READING PASSAGE:
+--

Toronto
Michèle Pearson Clarke
Gallery 44 Centre for Contemporary Photography
401 Richmond Street West
Suite 120
September 7–October 13, 2018
Trinidadian Canadian Michèle Pearson Clarke’s new body of analogue photographs—dozens of candid portraits of friends, family, and colleagues—exudes a cozy familiarity, in contrast to much of the theory-driven and clinical contemporary photography one sees today.
This warmth is emphasized by Clarke’s presentation strategy: photos of all sizes are placed in wood and metal frames, variously sized. Some hang on the wall, others are plunked on slim metal shelves or lean against the wall on the floor, as if waiting to find their place. Photographed in their homes, in parks, on tree-lined residential streets, and in backyard gardens, Clarke’s subjects pose in formal, office-ready attire or shorts and T-shirts. There is no set backdrop or dress, and their postures don’t feel overly performative. Immersing oneself in the exhibition and Clarke’s scrapbook-like images prompts interior questions about one’s own family and friends—where one belongs and with whom.
Clarke’s study of Caribbean Canadian representation in the history of analogue photography—one fraught with the (mis)readings of people of color—fuels “A Welcome Weight on My Body.” The exhibition is a call to ownership via the familiar and the consciously understated, a quiet but sure act of confidence. In a genre overdetermined by white-centering, Clarke’s exhibition asserts that people of color have the right to record family, place, belonging, and self-celebration, in front of or behind the camera, without the fear of being othered or exoticized.

+--

THE DATA:

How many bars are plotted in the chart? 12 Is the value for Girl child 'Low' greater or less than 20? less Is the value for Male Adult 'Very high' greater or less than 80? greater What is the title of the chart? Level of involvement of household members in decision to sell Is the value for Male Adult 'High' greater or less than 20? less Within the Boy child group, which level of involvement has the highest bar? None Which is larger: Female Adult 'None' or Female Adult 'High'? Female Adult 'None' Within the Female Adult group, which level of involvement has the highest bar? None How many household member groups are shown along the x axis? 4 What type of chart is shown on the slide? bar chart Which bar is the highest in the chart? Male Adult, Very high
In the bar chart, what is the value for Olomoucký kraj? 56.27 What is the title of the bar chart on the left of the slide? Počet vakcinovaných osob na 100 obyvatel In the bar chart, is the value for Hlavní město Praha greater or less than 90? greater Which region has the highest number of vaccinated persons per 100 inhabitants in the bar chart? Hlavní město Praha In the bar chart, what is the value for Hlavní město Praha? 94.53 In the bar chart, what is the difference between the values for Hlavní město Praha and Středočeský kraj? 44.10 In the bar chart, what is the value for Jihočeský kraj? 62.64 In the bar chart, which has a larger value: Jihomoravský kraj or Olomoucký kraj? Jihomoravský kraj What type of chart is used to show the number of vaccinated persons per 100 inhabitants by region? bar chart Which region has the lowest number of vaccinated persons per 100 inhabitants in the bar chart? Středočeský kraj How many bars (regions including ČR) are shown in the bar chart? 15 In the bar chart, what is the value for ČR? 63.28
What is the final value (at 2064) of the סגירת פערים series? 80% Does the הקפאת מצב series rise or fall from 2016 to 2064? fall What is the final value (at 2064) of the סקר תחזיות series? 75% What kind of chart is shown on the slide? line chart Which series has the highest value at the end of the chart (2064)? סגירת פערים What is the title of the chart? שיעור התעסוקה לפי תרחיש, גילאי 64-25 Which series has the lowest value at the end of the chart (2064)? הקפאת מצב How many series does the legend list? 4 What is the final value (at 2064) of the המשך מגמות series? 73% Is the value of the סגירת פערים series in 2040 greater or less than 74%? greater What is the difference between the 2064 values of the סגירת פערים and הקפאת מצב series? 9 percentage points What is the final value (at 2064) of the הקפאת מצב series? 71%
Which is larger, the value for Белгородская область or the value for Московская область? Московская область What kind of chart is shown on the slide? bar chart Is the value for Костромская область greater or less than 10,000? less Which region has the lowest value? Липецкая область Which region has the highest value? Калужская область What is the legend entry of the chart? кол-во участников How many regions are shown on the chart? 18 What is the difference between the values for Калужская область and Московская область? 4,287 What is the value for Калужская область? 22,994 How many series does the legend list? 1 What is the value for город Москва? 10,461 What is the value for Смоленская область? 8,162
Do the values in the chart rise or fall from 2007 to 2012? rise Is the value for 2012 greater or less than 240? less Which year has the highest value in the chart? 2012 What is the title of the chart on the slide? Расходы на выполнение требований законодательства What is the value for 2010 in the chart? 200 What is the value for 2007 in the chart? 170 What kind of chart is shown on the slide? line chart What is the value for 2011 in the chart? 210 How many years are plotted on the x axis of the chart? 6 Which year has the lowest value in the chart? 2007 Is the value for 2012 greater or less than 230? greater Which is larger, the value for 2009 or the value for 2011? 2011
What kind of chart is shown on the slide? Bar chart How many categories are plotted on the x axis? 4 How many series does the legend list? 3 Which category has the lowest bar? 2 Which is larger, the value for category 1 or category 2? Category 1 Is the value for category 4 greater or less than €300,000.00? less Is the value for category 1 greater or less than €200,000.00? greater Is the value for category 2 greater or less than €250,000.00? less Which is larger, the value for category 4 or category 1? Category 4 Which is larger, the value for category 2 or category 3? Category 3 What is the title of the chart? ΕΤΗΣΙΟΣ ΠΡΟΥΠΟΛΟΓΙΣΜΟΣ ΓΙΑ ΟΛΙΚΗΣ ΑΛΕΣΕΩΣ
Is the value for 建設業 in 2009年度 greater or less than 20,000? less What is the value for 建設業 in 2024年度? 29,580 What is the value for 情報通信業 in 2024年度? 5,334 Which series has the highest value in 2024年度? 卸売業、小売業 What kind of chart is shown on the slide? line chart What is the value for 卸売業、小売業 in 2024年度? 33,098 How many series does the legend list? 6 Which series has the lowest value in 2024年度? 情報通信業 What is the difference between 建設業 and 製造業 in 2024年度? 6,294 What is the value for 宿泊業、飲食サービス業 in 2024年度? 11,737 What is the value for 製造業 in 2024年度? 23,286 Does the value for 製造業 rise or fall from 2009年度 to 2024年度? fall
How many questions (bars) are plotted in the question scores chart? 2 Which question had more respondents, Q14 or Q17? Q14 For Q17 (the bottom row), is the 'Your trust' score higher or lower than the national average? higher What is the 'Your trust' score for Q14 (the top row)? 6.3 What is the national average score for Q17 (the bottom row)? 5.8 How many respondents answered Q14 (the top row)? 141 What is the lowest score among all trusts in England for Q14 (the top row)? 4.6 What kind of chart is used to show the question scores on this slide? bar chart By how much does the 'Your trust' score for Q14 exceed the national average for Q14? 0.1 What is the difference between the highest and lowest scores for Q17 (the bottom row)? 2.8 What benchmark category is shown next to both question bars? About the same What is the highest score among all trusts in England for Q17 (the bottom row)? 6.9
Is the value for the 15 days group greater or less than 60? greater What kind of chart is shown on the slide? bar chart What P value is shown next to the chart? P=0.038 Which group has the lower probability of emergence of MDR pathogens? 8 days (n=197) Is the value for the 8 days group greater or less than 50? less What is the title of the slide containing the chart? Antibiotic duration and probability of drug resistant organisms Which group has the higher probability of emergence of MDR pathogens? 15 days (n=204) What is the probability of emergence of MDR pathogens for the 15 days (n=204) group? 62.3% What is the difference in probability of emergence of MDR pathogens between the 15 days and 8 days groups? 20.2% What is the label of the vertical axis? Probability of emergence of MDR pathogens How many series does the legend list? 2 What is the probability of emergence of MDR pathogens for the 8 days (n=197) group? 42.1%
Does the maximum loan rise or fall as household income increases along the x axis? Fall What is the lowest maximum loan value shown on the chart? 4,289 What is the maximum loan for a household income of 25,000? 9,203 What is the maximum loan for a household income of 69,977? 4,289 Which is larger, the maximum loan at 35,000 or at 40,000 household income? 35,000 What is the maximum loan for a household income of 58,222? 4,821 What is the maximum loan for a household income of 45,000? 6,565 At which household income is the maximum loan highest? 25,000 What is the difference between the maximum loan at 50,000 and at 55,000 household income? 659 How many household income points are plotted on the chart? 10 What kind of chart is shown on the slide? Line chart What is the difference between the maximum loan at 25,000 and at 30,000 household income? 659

+--

WHAT TO DO:
(1) Return the part of the exhibition review between "Clarke’s study of" and "othered or exoticized.", inclusive, copied exactly.
(2) Using the exhibition review, decide whether each statement agrees with it. Answer yes or no for each, and quote the words that decide it.
(a) The photographs in the exhibition are digital.
(b) Some of the framed photographs lean against the wall on the floor.
(c) All of the subjects wear the same kind of dress.
(3) According to the exhibition review, what were the dates of the exhibition?
The records come from a different source than the exhibition review.

ANSWERS TO THE EXERCISES:
(1)
Clarke’s study of Caribbean Canadian representation in the history of analogue photography—one fraught with the (mis)readings of people of color—fuels “A Welcome Weight on My Body.” The exhibition is a call to ownership via the familiar and the consciously understated, a quiet but sure act of confidence. In a genre overdetermined by white-centering, Clarke’s exhibition asserts that people of color have the right to record family, place, belonging, and self-celebration, in front of or behind the camera, without the fear of being othered or exoticized.

(2)
(a) No: "new body of analogue photographs"
(b) Yes: "others are plunked on slim metal shelves or lean against the wall on the floor"
(c) No: "There is no set backdrop or dress"

(3) September 7–October 13, 2018.